** EXERCISE MATERIAL **
..........

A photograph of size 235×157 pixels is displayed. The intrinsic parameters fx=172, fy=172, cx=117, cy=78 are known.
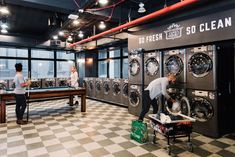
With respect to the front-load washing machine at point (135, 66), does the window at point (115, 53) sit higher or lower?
higher

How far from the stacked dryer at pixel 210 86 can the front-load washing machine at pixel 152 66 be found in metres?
1.01

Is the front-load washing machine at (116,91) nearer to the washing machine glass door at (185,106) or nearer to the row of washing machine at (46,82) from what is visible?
the row of washing machine at (46,82)

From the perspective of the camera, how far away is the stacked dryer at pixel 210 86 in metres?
3.96

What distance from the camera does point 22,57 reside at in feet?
33.4

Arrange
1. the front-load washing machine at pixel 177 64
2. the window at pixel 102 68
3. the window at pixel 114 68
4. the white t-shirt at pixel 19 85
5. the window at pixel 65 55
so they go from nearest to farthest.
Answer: the front-load washing machine at pixel 177 64, the white t-shirt at pixel 19 85, the window at pixel 114 68, the window at pixel 102 68, the window at pixel 65 55

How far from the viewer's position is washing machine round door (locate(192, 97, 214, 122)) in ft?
13.4

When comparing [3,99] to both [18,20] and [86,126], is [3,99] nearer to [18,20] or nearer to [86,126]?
[86,126]

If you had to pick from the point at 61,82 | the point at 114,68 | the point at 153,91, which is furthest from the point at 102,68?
the point at 153,91

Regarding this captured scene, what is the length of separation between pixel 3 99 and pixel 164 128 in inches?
189

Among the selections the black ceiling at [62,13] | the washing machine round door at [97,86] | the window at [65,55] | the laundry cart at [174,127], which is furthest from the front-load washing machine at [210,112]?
the window at [65,55]

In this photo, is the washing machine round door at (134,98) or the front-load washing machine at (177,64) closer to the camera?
the front-load washing machine at (177,64)

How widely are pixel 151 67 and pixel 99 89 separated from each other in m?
A: 4.40

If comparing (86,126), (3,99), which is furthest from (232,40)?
(3,99)

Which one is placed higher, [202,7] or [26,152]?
[202,7]
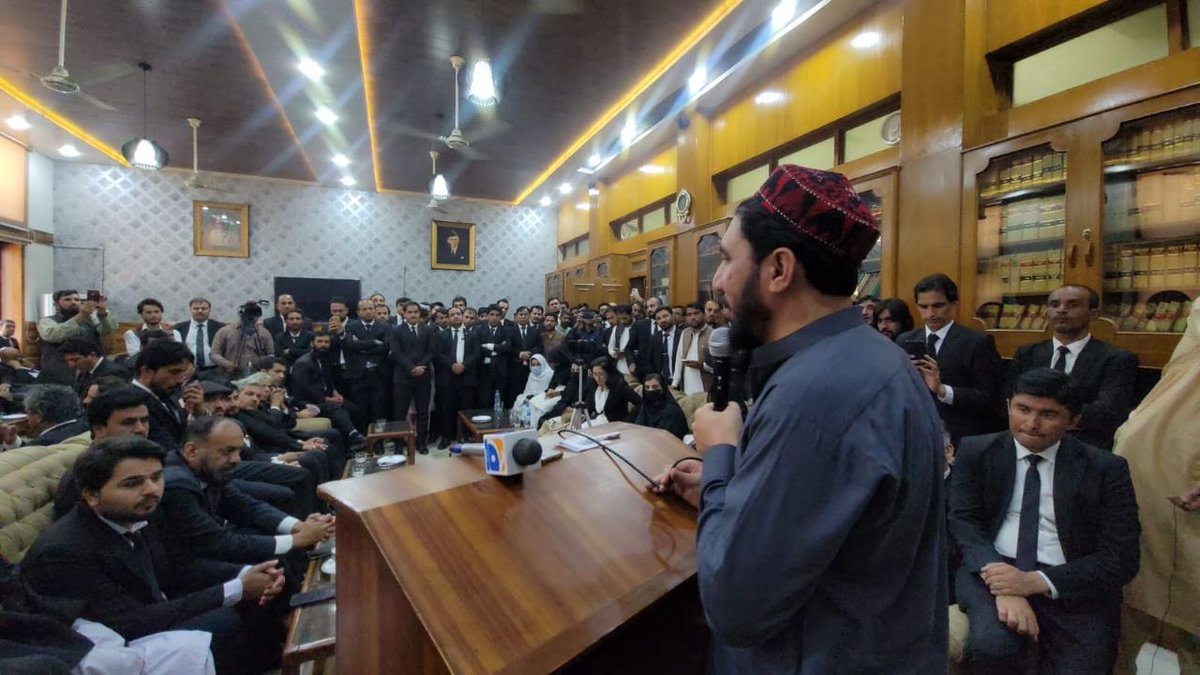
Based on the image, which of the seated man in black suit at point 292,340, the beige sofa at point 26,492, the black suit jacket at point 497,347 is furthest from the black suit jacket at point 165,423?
the black suit jacket at point 497,347

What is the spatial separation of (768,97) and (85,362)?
19.6 feet

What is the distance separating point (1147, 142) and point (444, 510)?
3.44 m

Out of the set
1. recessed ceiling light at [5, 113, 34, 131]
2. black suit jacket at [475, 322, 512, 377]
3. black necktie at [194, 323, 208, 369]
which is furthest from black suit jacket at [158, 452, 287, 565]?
recessed ceiling light at [5, 113, 34, 131]

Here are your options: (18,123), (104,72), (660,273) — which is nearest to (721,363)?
(104,72)

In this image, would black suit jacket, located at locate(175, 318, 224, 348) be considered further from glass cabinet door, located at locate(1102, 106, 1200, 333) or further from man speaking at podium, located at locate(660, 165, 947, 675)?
glass cabinet door, located at locate(1102, 106, 1200, 333)

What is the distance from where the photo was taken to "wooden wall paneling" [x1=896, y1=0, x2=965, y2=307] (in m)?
3.08

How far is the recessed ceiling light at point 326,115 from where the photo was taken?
5.15 meters

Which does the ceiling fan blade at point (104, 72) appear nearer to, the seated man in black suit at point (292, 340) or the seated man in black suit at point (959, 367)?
the seated man in black suit at point (292, 340)

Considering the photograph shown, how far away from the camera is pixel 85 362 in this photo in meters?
3.42

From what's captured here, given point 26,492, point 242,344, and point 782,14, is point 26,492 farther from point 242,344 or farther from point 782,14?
point 782,14

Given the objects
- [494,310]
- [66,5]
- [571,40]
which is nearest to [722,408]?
[571,40]

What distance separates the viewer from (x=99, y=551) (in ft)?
5.08

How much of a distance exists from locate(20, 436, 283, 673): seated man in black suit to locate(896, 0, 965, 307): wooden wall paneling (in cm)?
397

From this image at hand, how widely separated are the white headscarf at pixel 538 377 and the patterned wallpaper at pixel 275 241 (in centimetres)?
447
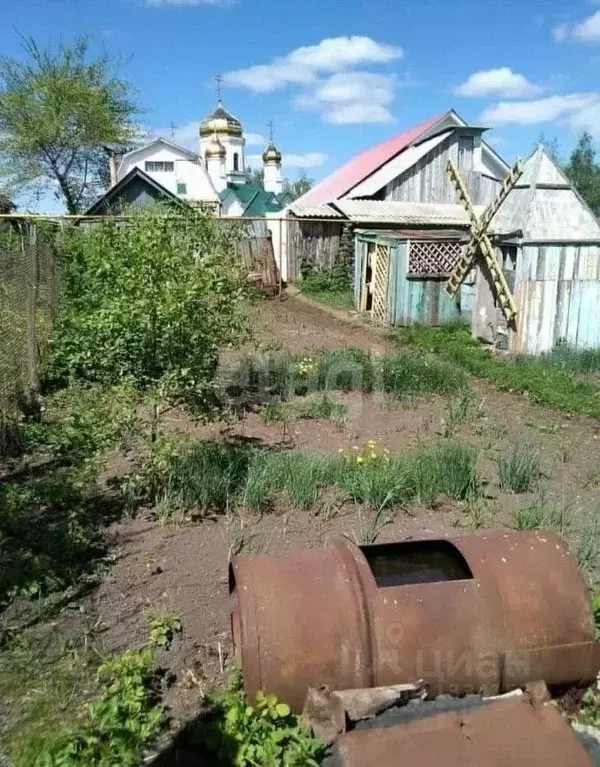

..........

** EXERCISE AIM **
Please rename "stacked dryer" to "tumble dryer" everywhere in the material above and give back the rest of the material unchanged. Leave out the pictures.

** OUTPUT OF THE TASK **
A photograph of size 235×157 pixels is displayed. The intrinsic parameters fx=172, fy=172, cx=117, cy=78 are known.
With respect to the front-load washing machine at point (135, 66), does the window at point (115, 53) sit higher or lower?
higher

How far from the tumble dryer at pixel 210 86 can the front-load washing machine at pixel 152 66 be found in metres?
1.01

Is the front-load washing machine at (116,91) nearer to the washing machine glass door at (185,106) or nearer to the row of washing machine at (46,82) from what is visible?
the row of washing machine at (46,82)

From the perspective of the camera, how far away is the tumble dryer at pixel 210 86 in metres?
3.96

What distance from the camera does point 22,57 reside at in feet?
33.4

Arrange
1. the front-load washing machine at pixel 177 64
2. the window at pixel 102 68
3. the window at pixel 114 68
4. the white t-shirt at pixel 19 85
5. the window at pixel 65 55
so they go from nearest to farthest.
Answer: the front-load washing machine at pixel 177 64, the white t-shirt at pixel 19 85, the window at pixel 114 68, the window at pixel 102 68, the window at pixel 65 55

How far from the viewer's position is washing machine round door (locate(192, 97, 214, 122)) in ft?
13.4

When comparing [3,99] to both [18,20] and [86,126], is [3,99] nearer to [18,20] or nearer to [86,126]?
[86,126]

If you had to pick from the point at 61,82 | the point at 114,68 | the point at 153,91, which is furthest from the point at 102,68?
the point at 153,91

Regarding this captured scene, what is the length of separation between pixel 3 99 and pixel 164 128 in inches?
189

Among the selections the black ceiling at [62,13] | the washing machine round door at [97,86] | the window at [65,55] | the laundry cart at [174,127], which is furthest from the front-load washing machine at [210,112]?
the window at [65,55]

In this photo, is the washing machine round door at (134,98) or the front-load washing machine at (177,64) closer to the camera?
the front-load washing machine at (177,64)

How widely are pixel 151 67 and pixel 99 89 separated from each other in m?
A: 4.40

If comparing (86,126), (3,99), which is furthest from (232,40)?
(3,99)

Which one is placed higher, [202,7] or [26,152]?
[202,7]
Based on the image, which of the seated man in black suit at point 292,340, the beige sofa at point 26,492, the black suit jacket at point 497,347 is furthest from the black suit jacket at point 165,423?
the black suit jacket at point 497,347

What is the spatial separation of (768,97) and (85,362)?
19.6 feet

What is the distance separating point (1147, 142) and point (444, 510)?
3.44 m

Out of the set
1. recessed ceiling light at [5, 113, 34, 131]
2. black suit jacket at [475, 322, 512, 377]
3. black necktie at [194, 323, 208, 369]
which is furthest from black suit jacket at [158, 452, 287, 565]?
recessed ceiling light at [5, 113, 34, 131]

Here are your options: (18,123), (104,72), (660,273) — which is nearest to (721,363)?
(104,72)

In this image, would black suit jacket, located at locate(175, 318, 224, 348) be considered further from glass cabinet door, located at locate(1102, 106, 1200, 333) or further from man speaking at podium, located at locate(660, 165, 947, 675)?
glass cabinet door, located at locate(1102, 106, 1200, 333)

What is the distance from where the photo was taken to "wooden wall paneling" [x1=896, y1=0, x2=965, y2=307] (in m)?
3.08

How far is the recessed ceiling light at point 326,115 from where the photo was taken?
5.15 meters

Which does the ceiling fan blade at point (104, 72) appear nearer to, the seated man in black suit at point (292, 340) or the seated man in black suit at point (959, 367)?
the seated man in black suit at point (292, 340)

Considering the photograph shown, how far away from the camera is pixel 85 362 in this photo in meters?
3.42

From what's captured here, given point 26,492, point 242,344, and point 782,14, is point 26,492 farther from point 242,344 or farther from point 782,14?
point 782,14

Given the objects
- [494,310]
- [66,5]
- [571,40]
which is nearest to [722,408]?
[571,40]

What distance separates the viewer from (x=99, y=551) (in ft)?
5.08

How much of a distance exists from locate(20, 436, 283, 673): seated man in black suit to locate(896, 0, 965, 307): wooden wall paneling (in cm)?
397

From this image at hand, how widely separated are the white headscarf at pixel 538 377 and the patterned wallpaper at pixel 275 241 (in centimetres)?
447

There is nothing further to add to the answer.